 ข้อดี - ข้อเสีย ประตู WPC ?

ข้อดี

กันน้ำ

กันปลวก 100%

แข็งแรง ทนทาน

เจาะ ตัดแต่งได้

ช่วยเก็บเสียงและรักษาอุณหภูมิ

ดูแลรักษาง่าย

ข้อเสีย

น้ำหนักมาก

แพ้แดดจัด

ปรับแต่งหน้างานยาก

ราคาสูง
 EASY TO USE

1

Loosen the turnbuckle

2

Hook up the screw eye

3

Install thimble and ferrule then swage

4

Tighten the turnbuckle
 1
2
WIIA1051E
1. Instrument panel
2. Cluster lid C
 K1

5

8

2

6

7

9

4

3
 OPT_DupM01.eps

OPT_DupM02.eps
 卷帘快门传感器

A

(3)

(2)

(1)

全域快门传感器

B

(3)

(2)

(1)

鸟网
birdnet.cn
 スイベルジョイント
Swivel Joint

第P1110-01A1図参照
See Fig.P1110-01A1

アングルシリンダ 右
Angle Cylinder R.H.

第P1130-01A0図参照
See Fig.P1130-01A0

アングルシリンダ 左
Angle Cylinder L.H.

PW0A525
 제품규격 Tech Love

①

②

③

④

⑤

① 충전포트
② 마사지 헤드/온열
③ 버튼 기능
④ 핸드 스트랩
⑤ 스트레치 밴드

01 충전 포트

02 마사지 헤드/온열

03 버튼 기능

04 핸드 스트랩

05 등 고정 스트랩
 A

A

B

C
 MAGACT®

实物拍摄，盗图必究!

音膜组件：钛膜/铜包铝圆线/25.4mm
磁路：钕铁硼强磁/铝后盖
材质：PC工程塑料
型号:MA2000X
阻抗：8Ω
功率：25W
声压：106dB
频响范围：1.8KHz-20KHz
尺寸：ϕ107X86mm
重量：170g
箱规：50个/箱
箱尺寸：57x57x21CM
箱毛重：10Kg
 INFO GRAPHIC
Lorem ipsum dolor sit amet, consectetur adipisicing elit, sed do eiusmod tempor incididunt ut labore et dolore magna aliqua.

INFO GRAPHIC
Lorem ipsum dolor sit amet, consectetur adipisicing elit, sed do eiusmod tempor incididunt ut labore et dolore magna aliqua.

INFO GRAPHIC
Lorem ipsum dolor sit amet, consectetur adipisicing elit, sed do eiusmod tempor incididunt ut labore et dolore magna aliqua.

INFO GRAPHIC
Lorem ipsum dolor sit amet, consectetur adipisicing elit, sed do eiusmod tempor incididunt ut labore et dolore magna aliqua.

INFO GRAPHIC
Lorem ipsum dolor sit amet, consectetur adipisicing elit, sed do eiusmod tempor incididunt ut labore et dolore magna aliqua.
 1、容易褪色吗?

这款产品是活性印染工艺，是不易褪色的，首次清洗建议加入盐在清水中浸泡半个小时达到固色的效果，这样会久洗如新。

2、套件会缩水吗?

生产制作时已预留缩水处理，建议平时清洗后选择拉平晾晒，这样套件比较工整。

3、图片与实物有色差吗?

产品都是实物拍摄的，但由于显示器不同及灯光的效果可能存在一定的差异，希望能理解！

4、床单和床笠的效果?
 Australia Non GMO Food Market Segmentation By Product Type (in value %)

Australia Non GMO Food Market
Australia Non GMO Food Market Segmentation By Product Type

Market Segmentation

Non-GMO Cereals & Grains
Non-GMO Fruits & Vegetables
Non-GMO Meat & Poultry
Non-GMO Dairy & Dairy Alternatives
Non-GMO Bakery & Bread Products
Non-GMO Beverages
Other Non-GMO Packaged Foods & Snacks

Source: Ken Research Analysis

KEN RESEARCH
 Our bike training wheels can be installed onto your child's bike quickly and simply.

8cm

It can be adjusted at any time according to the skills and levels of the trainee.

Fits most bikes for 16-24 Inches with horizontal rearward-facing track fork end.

**********

[Your instructions]
Using the entries above, copy exactly the lines from the one containing "It can be adjusted" through the last, both included.

[Written response]
It can be adjusted at any time according to the skills and levels of the trainee.

Fits most bikes for 16-24 Inches with horizontal rearward-facing track fork end.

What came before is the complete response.